Could you retype every line below exactly, omitting the images?
Supplied data section start
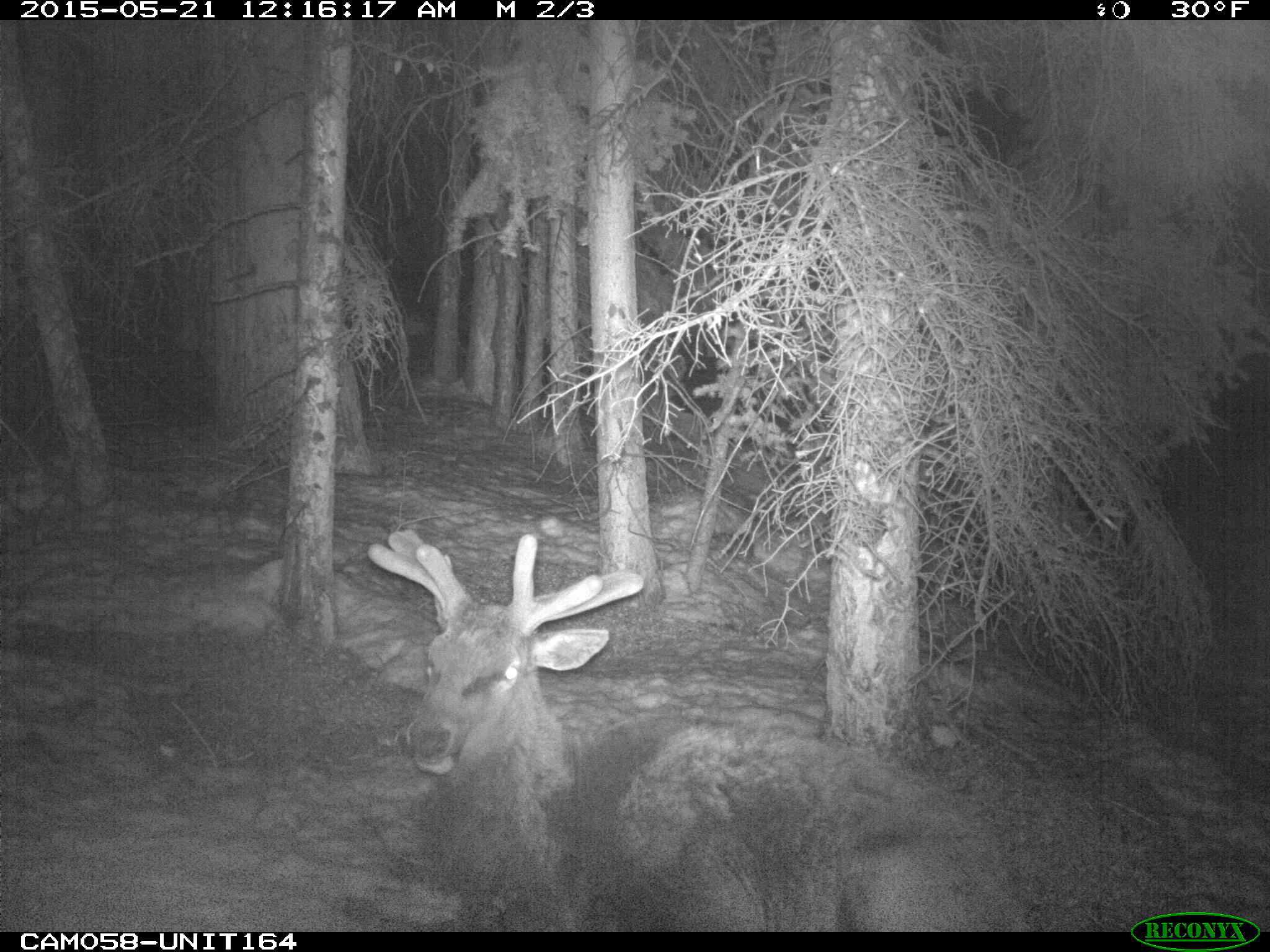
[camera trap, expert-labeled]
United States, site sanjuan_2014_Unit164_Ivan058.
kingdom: Animalia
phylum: Chordata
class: Mammalia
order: Artiodactyla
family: Cervidae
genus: Cervus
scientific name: Cervus elaphus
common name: red deer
Cervus elaphus (red deer).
Supplied data section end
Solution for this exercise:
[camera trap, expert-labeled]
United States, site sanjuan_2014_Unit164_Ivan058.
kingdom: Animalia
phylum: Chordata
class: Mammalia
order: Artiodactyla
family: Cervidae
genus: Cervus
scientific name: Cervus elaphus
common name: red deer
Cervus elaphus (red deer).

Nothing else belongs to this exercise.